EXERCISE DIRECTIONS>
Please report every line in the entries below that contains the word "tree", copying each such line in full. Match case exactly.

INPUT ROWS>

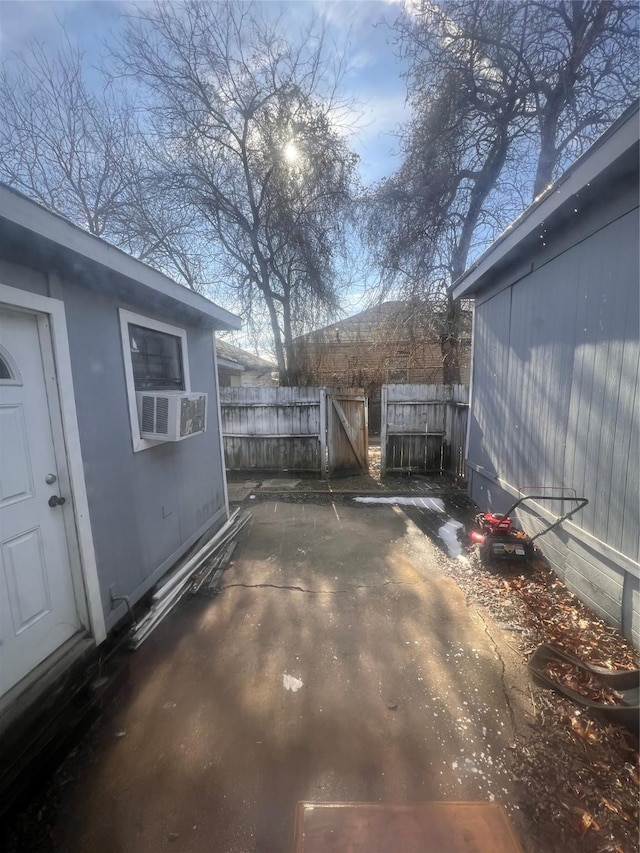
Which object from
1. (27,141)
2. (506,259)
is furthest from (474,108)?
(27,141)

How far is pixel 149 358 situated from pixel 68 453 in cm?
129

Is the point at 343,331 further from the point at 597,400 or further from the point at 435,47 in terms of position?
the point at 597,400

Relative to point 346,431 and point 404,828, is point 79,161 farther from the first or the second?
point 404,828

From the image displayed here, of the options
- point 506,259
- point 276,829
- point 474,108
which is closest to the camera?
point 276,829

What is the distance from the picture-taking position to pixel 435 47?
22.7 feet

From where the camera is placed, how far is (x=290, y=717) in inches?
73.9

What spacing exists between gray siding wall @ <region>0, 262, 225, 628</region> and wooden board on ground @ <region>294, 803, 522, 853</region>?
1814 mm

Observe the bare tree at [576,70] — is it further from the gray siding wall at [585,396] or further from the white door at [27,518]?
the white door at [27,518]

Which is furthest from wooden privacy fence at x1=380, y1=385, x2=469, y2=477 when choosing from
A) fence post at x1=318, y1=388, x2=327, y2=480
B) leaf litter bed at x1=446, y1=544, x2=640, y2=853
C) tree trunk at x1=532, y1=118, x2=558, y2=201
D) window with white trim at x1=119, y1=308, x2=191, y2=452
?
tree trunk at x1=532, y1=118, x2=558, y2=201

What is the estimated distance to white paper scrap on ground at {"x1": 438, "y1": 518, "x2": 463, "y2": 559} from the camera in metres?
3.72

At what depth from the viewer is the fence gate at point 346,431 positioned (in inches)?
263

--

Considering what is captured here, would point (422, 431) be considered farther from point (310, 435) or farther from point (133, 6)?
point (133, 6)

SOLUTION TO THE EXERCISE>
Observe the bare tree at [576,70] — is it further from the gray siding wall at [585,396] or further from the white door at [27,518]?
C) tree trunk at x1=532, y1=118, x2=558, y2=201
tree trunk at x1=532, y1=118, x2=558, y2=201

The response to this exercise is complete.